Data records:

::::

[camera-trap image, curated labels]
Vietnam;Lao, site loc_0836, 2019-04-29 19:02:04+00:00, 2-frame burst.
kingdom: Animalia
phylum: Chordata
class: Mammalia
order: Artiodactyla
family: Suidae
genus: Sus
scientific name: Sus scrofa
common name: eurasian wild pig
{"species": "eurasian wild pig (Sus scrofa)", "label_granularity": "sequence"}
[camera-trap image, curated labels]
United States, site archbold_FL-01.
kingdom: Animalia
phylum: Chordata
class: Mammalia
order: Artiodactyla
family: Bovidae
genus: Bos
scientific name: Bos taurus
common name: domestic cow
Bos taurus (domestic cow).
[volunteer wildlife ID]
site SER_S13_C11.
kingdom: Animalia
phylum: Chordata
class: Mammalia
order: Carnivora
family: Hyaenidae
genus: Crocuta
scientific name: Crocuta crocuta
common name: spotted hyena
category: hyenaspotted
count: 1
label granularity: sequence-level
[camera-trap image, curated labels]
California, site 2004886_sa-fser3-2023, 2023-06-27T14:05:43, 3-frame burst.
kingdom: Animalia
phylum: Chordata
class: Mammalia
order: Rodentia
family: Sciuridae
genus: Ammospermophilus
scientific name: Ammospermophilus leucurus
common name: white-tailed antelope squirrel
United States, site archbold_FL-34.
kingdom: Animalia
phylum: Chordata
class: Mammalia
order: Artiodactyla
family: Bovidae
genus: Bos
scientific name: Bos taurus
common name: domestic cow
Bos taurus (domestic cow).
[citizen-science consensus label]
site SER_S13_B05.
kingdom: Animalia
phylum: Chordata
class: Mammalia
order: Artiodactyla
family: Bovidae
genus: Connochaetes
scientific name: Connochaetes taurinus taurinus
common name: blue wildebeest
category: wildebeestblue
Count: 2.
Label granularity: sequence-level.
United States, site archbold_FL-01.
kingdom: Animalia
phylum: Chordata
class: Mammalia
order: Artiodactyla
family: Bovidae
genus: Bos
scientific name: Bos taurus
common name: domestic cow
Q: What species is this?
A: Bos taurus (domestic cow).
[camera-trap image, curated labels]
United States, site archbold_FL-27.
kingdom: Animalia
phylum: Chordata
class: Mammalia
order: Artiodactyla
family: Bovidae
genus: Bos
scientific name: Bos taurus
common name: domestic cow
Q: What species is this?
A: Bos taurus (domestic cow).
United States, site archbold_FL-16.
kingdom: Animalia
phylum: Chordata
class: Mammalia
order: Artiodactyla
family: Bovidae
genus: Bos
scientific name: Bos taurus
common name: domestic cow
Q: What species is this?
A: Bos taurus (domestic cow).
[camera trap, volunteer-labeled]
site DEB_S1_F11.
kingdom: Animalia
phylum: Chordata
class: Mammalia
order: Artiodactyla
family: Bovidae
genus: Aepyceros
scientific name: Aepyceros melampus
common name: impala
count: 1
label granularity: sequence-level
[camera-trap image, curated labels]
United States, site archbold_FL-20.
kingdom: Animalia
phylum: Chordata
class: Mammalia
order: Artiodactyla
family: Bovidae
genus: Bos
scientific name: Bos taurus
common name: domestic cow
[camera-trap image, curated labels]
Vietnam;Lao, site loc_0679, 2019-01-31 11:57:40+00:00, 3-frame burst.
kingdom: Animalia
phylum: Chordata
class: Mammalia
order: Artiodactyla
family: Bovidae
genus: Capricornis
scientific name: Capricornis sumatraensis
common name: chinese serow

::::

WORK TO COMPLETE:
Copy out, from the data above, every line holding the word "burst".

OUTPUT FOR THIS EXERCISE:
Vietnam;Lao, site loc_0836, 2019-04-29 19:02:04+00:00, 2-frame burst.
California, site 2004886_sa-fser3-2023, 2023-06-27T14:05:43, 3-frame burst.
Vietnam;Lao, site loc_0679, 2019-01-31 11:57:40+00:00, 3-frame burst.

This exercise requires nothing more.